Problem to work on: Gather every row below that contains the word "nearest" and copy each of those rows in full.
— START Available records —
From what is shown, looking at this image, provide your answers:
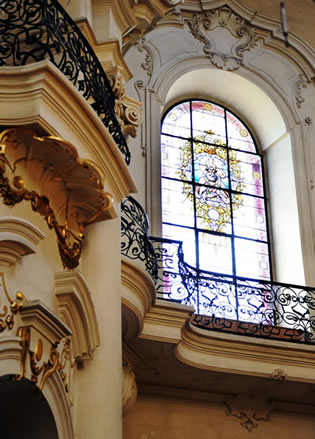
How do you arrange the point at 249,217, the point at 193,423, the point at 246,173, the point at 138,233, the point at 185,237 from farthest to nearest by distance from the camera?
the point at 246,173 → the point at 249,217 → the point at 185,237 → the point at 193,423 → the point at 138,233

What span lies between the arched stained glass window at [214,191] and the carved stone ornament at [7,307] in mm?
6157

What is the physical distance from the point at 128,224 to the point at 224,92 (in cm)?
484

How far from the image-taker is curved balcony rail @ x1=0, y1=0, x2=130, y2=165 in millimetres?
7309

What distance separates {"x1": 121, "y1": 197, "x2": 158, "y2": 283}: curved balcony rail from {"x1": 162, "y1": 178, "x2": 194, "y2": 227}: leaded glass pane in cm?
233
— END Available records —
— START Available records —
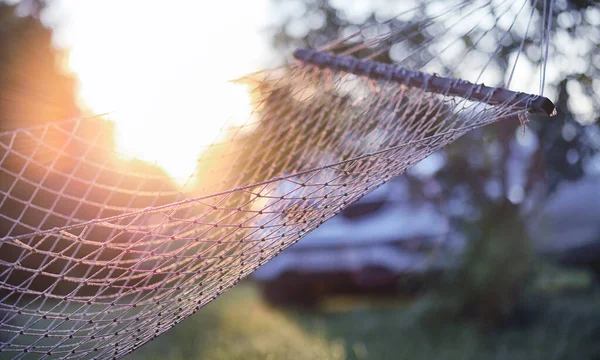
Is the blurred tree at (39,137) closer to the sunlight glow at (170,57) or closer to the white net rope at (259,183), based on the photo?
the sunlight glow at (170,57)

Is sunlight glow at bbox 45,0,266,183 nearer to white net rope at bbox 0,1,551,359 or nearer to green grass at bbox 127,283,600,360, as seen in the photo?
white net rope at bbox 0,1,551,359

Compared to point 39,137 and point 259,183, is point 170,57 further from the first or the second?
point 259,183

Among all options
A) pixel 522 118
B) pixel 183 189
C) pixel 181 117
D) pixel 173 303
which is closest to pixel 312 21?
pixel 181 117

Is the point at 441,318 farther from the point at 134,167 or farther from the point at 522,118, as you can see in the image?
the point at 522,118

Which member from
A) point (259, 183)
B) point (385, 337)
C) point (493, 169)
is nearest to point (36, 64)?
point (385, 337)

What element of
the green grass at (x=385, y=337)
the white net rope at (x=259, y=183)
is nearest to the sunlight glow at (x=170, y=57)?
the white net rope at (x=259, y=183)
— END Available records —
In response:
How do you arrange the point at 249,217, the point at 193,423, the point at 246,173, the point at 138,233, the point at 185,237 from farthest to nearest by distance from the camera?
is nearest to point (36, 64)?
is nearest to the sunlight glow at (x=170, y=57)?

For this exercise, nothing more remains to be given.